__Direction__:
Reproduce verbatim the portion of the records below that opens with the line containing "this 1100×880 image." and closes with the line containing "crashed pickup truck [0, 152, 976, 844]", including both of those lines.

__Recorded information__:
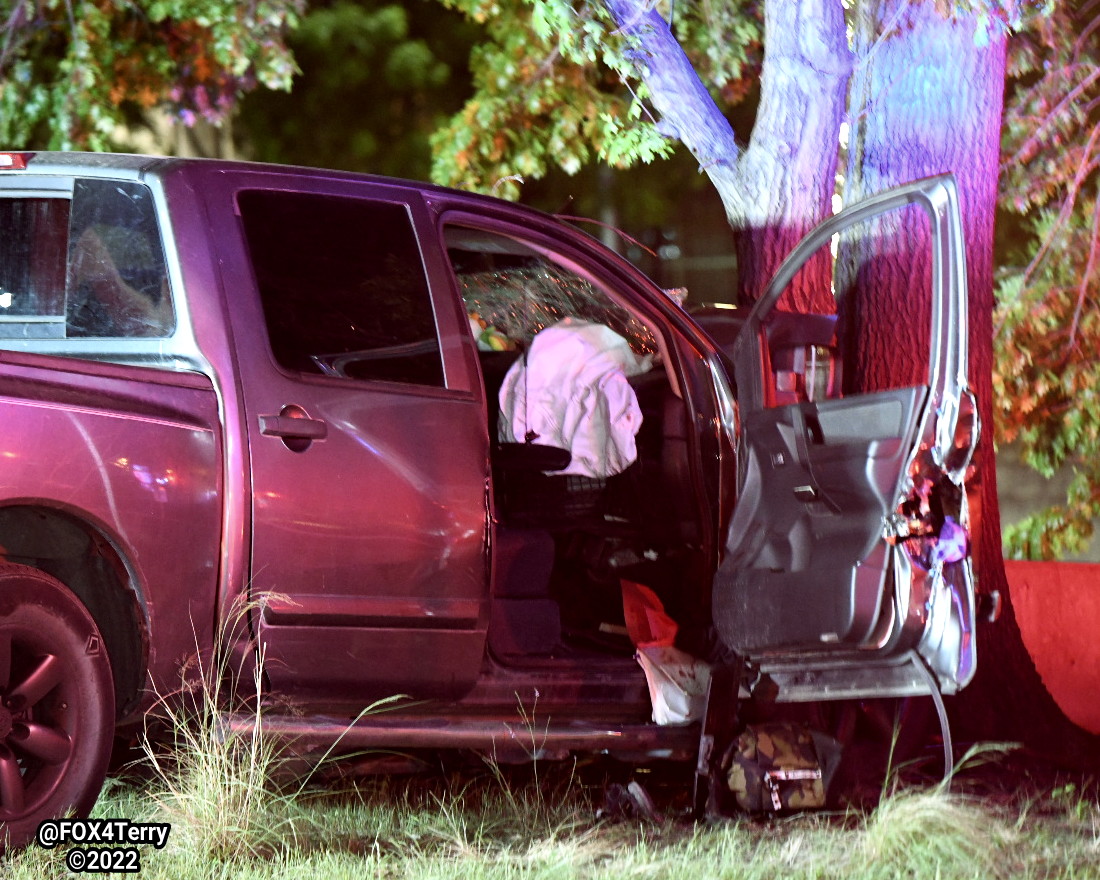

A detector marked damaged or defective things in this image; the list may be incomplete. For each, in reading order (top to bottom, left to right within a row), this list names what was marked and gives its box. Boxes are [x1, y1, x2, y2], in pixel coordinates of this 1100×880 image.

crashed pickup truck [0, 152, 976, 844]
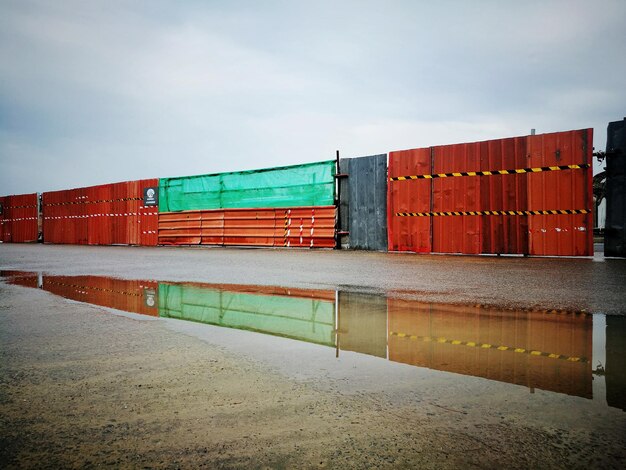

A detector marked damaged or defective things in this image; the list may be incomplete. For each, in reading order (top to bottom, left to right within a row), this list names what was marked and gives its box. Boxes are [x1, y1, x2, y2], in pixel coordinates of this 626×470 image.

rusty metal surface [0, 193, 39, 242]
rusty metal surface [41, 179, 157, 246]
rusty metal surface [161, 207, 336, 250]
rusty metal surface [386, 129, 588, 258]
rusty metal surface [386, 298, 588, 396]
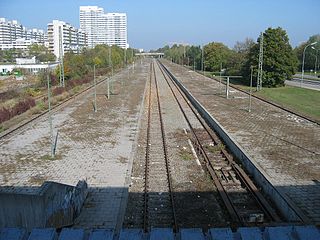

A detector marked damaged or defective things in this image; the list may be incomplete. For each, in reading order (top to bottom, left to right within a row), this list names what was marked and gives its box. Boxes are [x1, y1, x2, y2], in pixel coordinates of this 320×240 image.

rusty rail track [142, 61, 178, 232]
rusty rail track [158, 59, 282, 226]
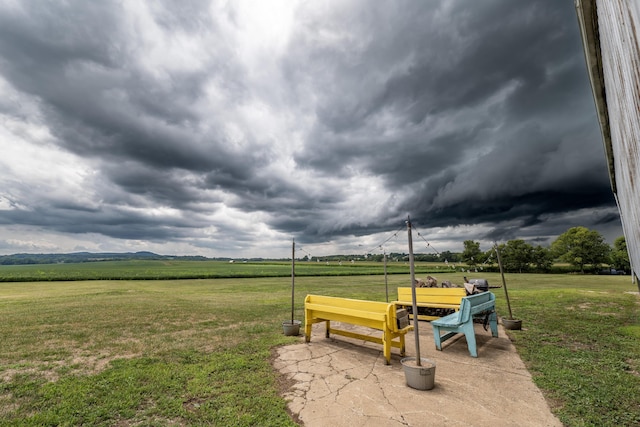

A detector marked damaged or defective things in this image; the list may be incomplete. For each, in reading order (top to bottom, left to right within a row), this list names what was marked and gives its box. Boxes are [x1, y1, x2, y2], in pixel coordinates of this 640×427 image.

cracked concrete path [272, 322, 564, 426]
...
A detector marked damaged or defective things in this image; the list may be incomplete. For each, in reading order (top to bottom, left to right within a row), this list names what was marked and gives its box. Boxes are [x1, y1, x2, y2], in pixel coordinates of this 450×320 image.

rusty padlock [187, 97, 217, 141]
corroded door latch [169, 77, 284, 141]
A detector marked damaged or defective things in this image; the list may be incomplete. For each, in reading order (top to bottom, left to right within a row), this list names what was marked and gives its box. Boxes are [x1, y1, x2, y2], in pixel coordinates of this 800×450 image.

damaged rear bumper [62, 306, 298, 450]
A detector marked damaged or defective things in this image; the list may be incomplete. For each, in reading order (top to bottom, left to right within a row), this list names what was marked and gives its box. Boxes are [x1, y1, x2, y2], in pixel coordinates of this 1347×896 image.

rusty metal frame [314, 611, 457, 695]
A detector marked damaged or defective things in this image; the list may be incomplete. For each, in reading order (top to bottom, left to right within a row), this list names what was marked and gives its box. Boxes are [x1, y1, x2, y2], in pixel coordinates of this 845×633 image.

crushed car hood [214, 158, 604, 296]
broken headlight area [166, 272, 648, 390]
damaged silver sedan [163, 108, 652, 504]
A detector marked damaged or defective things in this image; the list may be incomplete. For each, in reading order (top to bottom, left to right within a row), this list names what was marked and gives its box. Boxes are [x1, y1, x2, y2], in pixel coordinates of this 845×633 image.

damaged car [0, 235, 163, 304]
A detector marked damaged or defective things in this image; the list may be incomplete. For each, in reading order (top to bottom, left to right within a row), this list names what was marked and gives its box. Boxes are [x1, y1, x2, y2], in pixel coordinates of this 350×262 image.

__Result__:
A detector marked damaged or defective things in this image; the list may be incomplete. For each, in reading order (top to bottom, left to right within a row), this list names what was marked and gives its box. Boxes are [x1, y1, x2, y2], in pixel coordinates of this 1100×880 image.

crashed pickup truck [0, 152, 976, 844]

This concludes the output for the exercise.